A lightweight, privacy-first document Q&A system designed for personal use with your local documents. Built for users who found existing enterprise and open-source RAG solutions overkill for their needs.
- Ollama Integration: Run everything locally with open-source models - your documents never leave your machine
- OpenAI Optional: Use cloud models only when you choose to (understand that this shares data with OpenAI)
- No Data Mining: Your conversations and documents stay private
- Lightweight: Unlike heavyweight enterprise solutions, this runs on minimal resources
- Simple Setup: Get running in minutes, not hours
- Clean Interface: Modern, intuitive UI without feature bloat
- Document-Centric: Designed specifically for interacting with your personal document collection
- Local Ollama: Perfect for users running local LLMs who value privacy and control
- Flexible Deployment: Works with both local (Ollama) and cloud (OpenAI) providers
- 📄 Document Upload: Support for PDF, TXT, and MD files
- 🌐 URL Ingestion: Extract content from web pages with optional PDF extraction
- 🔍 Semantic Search: Vector-based document search using Chroma
- 💬 Chat Interface: Interactive chat with document context
- 📊 Session Management: Track and resume chat sessions
- 🔌 Flexible Providers: Support for both Ollama (local) and OpenAI embeddings/LLMs
- 🎨 Modern UI: Clean React interface with Tailwind CSS
Clean, intuitive design with easy navigation between document management and chat functions.

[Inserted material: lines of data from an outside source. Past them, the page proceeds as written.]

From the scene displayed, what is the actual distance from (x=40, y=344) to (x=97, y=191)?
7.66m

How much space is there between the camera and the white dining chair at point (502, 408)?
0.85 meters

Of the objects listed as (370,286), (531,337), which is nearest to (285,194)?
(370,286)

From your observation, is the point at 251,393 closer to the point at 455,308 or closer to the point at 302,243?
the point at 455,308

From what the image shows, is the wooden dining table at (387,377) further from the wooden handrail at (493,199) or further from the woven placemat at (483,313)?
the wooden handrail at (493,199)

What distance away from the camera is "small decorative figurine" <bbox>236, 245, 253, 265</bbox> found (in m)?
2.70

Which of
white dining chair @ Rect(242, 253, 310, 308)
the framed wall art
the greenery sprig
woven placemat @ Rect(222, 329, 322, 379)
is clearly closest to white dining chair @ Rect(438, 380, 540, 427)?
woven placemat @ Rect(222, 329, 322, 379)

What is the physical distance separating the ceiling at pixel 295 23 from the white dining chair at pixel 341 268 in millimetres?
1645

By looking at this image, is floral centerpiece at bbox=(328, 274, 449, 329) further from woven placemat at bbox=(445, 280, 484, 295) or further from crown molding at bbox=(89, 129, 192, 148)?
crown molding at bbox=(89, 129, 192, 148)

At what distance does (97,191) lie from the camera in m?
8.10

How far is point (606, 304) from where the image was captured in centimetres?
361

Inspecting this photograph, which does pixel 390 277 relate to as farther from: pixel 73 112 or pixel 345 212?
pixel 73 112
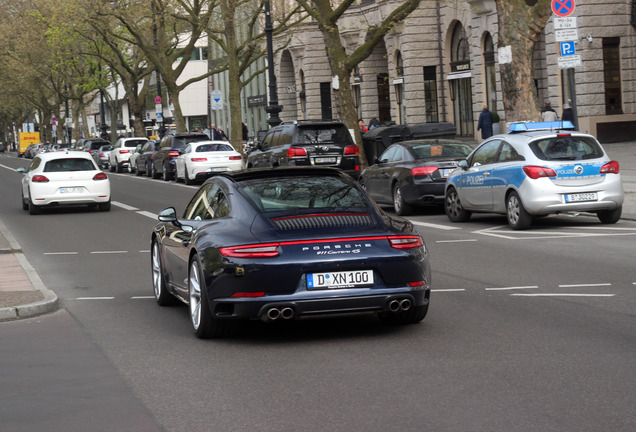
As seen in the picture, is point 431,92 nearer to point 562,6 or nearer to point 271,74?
point 271,74

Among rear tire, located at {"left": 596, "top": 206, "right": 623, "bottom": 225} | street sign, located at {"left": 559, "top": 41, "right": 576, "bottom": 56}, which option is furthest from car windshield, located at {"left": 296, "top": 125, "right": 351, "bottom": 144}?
rear tire, located at {"left": 596, "top": 206, "right": 623, "bottom": 225}

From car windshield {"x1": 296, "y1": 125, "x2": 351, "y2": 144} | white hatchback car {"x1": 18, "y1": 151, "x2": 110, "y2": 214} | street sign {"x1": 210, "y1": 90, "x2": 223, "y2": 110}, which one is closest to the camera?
white hatchback car {"x1": 18, "y1": 151, "x2": 110, "y2": 214}

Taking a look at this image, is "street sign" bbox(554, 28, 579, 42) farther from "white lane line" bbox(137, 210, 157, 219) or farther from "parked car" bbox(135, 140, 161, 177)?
"parked car" bbox(135, 140, 161, 177)

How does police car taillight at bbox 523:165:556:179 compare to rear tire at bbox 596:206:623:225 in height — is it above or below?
above

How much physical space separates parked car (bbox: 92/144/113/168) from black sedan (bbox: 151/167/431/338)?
51.1 metres

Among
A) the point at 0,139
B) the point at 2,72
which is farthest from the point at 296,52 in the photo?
the point at 0,139

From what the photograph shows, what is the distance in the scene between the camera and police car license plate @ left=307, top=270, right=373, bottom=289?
8250 millimetres

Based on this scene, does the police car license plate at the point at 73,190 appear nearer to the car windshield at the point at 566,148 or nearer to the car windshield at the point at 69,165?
the car windshield at the point at 69,165

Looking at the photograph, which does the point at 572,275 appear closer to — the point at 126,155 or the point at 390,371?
the point at 390,371

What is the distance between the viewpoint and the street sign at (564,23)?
2048 cm

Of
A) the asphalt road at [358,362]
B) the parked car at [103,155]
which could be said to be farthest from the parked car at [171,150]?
the asphalt road at [358,362]

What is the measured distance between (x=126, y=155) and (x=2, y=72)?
3507 centimetres

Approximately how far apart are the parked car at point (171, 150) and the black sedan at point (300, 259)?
31.9 m

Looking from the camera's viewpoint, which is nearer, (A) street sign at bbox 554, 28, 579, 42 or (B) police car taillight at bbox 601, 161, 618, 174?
(B) police car taillight at bbox 601, 161, 618, 174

Manage your document collection with upload capabilities and clear organization.
Natural conversation with your documents using either local Ollama models or OpenAI.
graph TD
subgraph "Document Ingestion"
A[PDF/TXT/MD Files] --> B[Document Processor]
C[Web URLs] --> D[URL Content Extractor]
D --> B
B --> E[Text Chunking<br/>RecursiveCharacterTextSplitter]
end
subgraph "Embedding & Storage"
E --> F{Embedding Provider}
F -->|Local| G[Ollama<br/>nomic-embed-text]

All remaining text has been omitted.